Along the way, Righteous Felons found that meat sticks were both easier to produce and package than jerky in a way that effectively appealed to a time-strapped, snack-seeking buyer on a budget. It has also helped that next-gen snack brands can market themselves with virtues generally not associated with consumer packaged meat products. Chomps, for example, promotes its sticks as sugar-free and offers a recipe page for its products that includes charcuterie boards reminiscent of the viral TikTok “girl dinner” trend. Meanwhile, Archer, another meat stick behemoth, promises grass-fed beef and has flavors like prime rib in its arsenal. Righteous Felons boasts that its products not only avoid the use of antibiotics, hormones, and corn syrup, but are also made with pasture-raised proteins sourced from American farms.

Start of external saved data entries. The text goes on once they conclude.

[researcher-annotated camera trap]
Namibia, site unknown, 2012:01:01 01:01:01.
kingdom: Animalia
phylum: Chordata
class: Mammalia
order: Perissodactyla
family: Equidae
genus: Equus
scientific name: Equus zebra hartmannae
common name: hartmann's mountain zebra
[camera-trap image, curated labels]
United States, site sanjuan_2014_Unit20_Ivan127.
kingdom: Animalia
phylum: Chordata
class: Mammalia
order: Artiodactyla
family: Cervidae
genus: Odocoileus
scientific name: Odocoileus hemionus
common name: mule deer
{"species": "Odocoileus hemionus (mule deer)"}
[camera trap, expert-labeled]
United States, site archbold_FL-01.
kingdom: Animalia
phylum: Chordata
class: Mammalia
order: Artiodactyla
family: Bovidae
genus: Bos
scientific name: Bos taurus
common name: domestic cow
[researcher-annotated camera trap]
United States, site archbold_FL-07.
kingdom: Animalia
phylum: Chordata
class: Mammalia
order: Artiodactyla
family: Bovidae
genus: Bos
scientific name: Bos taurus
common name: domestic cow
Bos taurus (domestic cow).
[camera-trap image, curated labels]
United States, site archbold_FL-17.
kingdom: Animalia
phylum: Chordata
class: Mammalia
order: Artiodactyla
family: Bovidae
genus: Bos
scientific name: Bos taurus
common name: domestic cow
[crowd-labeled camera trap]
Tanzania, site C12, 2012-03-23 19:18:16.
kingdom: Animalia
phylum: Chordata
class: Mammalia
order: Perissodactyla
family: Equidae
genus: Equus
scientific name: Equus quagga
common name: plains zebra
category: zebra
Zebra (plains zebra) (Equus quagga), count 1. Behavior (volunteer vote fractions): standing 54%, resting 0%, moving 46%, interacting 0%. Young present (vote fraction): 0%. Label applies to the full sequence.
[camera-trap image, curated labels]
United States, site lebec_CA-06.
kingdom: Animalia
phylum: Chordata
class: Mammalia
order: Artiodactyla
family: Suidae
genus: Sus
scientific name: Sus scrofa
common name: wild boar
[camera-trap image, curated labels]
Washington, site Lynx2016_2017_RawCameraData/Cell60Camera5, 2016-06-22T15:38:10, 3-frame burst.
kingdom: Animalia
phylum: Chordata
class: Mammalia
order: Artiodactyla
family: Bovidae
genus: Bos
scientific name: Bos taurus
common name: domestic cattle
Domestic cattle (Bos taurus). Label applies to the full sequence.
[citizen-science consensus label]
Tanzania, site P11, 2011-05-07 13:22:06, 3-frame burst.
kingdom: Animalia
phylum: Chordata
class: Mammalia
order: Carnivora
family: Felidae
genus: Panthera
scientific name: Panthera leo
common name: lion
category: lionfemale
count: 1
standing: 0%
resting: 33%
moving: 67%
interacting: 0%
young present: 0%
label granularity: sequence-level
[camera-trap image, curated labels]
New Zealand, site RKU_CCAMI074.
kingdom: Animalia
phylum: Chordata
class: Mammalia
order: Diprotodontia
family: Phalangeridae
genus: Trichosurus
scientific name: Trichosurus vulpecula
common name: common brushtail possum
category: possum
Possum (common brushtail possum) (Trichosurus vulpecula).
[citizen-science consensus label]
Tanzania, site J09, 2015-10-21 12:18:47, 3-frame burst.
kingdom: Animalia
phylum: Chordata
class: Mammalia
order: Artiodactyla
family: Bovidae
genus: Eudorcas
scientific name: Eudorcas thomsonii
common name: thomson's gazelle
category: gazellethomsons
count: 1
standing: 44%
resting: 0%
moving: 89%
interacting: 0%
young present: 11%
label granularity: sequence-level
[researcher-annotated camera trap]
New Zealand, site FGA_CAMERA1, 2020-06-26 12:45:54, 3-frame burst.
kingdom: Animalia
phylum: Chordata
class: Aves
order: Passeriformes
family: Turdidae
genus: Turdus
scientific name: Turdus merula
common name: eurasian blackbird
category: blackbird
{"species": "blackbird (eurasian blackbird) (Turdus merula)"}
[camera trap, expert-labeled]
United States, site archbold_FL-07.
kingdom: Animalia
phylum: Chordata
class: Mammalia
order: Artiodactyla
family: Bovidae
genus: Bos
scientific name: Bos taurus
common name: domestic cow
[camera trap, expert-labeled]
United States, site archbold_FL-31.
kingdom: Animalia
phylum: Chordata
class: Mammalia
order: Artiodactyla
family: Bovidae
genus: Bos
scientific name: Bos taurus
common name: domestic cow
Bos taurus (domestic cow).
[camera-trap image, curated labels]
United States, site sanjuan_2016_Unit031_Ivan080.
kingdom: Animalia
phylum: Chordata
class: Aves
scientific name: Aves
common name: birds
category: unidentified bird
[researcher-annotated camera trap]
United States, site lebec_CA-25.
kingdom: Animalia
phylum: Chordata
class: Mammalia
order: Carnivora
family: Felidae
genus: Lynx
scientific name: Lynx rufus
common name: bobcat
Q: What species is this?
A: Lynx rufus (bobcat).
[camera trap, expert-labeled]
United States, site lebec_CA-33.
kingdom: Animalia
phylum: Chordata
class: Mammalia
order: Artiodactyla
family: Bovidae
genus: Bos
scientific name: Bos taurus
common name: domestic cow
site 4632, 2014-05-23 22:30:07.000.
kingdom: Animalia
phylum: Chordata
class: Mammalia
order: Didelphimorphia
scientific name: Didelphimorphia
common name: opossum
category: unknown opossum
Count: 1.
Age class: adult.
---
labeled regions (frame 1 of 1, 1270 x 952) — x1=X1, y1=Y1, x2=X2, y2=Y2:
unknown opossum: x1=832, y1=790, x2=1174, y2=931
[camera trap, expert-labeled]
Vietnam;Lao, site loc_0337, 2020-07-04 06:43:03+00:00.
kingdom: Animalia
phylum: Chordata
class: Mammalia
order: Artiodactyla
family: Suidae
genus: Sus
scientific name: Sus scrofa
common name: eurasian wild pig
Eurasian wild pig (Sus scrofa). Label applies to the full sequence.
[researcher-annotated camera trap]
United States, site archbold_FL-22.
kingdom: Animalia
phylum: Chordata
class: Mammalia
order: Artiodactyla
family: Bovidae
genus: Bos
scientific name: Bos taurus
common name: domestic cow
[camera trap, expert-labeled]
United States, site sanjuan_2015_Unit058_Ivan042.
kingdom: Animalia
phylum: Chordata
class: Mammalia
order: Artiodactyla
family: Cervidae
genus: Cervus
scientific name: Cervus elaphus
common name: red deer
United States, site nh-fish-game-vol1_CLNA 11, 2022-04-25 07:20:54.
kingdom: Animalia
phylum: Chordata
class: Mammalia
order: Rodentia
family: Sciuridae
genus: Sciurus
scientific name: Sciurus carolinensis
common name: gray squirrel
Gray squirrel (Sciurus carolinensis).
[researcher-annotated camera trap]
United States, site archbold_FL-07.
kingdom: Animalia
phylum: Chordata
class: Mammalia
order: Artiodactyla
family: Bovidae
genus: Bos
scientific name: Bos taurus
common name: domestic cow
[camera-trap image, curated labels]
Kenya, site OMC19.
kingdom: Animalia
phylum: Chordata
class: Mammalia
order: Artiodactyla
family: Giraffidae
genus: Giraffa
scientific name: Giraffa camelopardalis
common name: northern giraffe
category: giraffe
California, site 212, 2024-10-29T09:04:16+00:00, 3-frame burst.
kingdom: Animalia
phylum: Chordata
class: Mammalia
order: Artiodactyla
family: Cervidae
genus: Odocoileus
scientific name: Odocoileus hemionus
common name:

All of this constitutes a significant departure from Slim Jim, the category’s mass market godfather brand, which maintains an association with World Wrestling Entertainment that is both commercial and psychological. Even in this era of enlightened snacking, Slim Jim still relies more on shock-and-awe marketing than promises of responsible ingredients, sourcing, or nutrition. The brand’s lineup of meat sticks are offered in three gauntlet-throwing sizes: Giant, Monster, and Savage, the last of which contains roughly the same amount of meat and calories as a McDonald’s double hamburger, along with about twice the sodium. 

Slim Jims galore
Loads of smaller Slim Jims fill a case for snacking (Alex Wong/Getty Images)

Even as protein-packed snacks dominate the moment in food retail, their growth is attached to a wellness trend known in many sales decks as “better-for-you” snacking, which highlights the modern appeal of food that is either branded or categorized as “functional” or “efficient.” This demographic has expanded from parents, specialty dieters, and fitness obsessives to include GLP-1 users, Gen Z grazers, and on-the-go eaters who view snacks as a means to an end rather than a stopgap between meals. By one recent account, 48.8% of Americans snack three or more times a day, with millennials and Gen Z consumers in particular leading the charge. 

This is a market where a wholesome meat stick thrives. “From 2023 to 2024, all categories of meat snacks — jerky, sticks — in general were flat in year-over-year growth, except for better-for-you meat sticks,” Cawley explained. “Conventional meat sticks were down 2% and better-for-you meat sticks were up 54% year over year, according to track sales from Nielsen IRI.”  

Beyond these numbers, perhaps the most telling shift is how Americans are purchasing meat sticks — far away from the tabloids and holiday-themed Reese’s cups of the checkout lane. Cawley said that about 80% of the recent growth for the better-for-you meat stick brands came from multipack sales. In other words, shoppers are now not only investing more in having piles of meat sticks around the house and office; they’re also planning ahead for their purchases by adding them to grocery lists and making special trips to seek them out on shelves at stores. 

As Cawley put it, “People aren’t looking at meat sticks as something they’re trying to have once in a while when they bump it into it at a gas station. It’s something they want to make part of their daily snacking.” 

Meanwhile, for snack producers, the surge is doing more than enough to make ends meat.


Adam Chandler is a journalist based in New York and the author of “Drive-Thru Dreams” and “99% Perspiration.”